On one occasion he invoked the forces with the result that some people were attacked by unseen assailants.

 

ROBE AND CROWN

 

Mr. Hilbery: Was that your black magic or your white magic?

 

Mr. Crowley: It is white magic in which you protect yourself from such things.

 

Mr. Crowley said that because of his magic he had once walked in the street in Mexico in a scarlet robe and with a jewelled crown without anyone seeing him.

 

Mr. Hilbery: As a part of your magic you do believe in a practice of bloody sacrifices, do you?

 

Mr. Crowley: I believe in its efficacy, but I do not approve of it at all.

 

Don’t approve of it” You say (in his book on magic) “For nearly all purposes human sacrifice is best?” Yes, it is.

 

Mr.
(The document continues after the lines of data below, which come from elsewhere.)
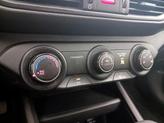 Thumbnail of 2023 Gray Kia Forte
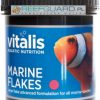 Vitalis Marine Flakes 30g 500ml
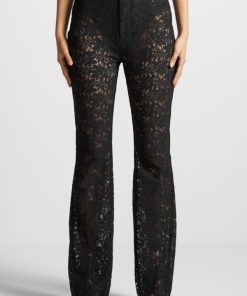 Wavegood.shopa56e7a28a8 3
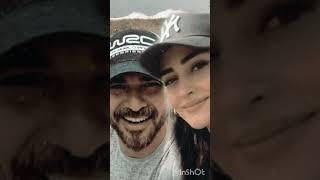 Halima sultan & ertugrul latest new tiktok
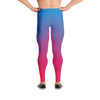 Synthpop Bodybuilding Tights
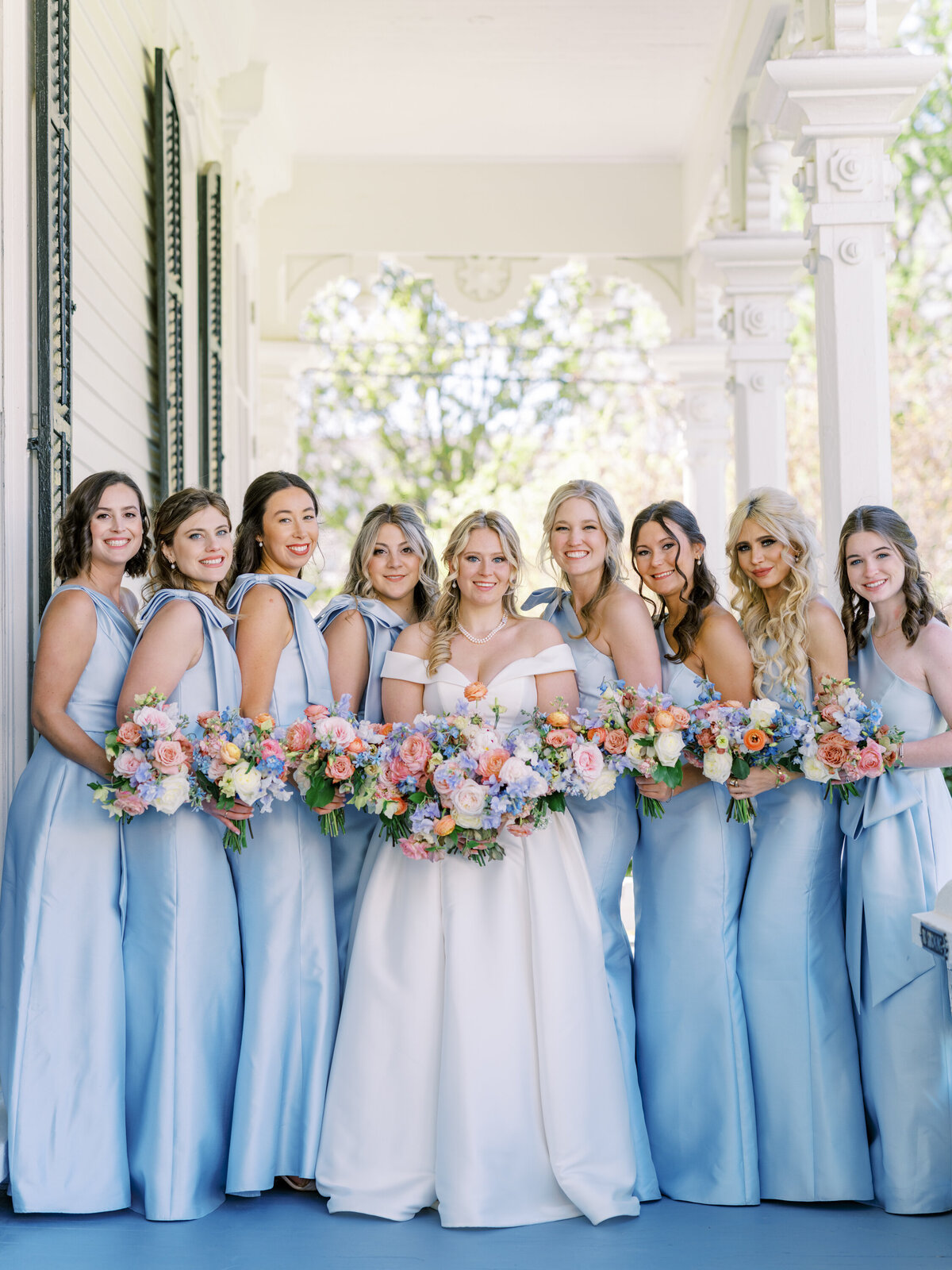 Sabrina & Graham Wedding Arika Jordan Photography LLC-475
Justice Swift: Do you say that you don’t approve it?—Yes.

 

“SQUARE BOX” ALTAR

 

Mr. Crowley said that at the villa at Cefalu there was “a sort of square box” used as an altar. On it were a book purporting to contain the Laws and candles for ceremonial purposes.

 

Incense, a dagger and a sword were used, and he wore an appropriate robe.

 

Mr. Hilbery: In some of the ceremonies were you endeavouring to get concentrated spiritual ecstasy?—Yes.

 

Did you keep hasheesh and other drugs at Cefalu? There was no hasheesh, but there was opium and strychnine.

 

Are you skilled to administer hasheesh?—I can get the desired results in ten minutes.

 

Mr. Hilbery, referring to the “Abbey” in Sicily, asked: “With your approval an inmate had a razor or knife with which to cut himself if he stumbles into using a forbidden word, whatever it was?”

 

Mr. Crowley: They were not gashed, but minute cuts. You can see marks of them on my own arm.

 

Asked if heroin was used there, he said that it had been prescribed for him for asthma.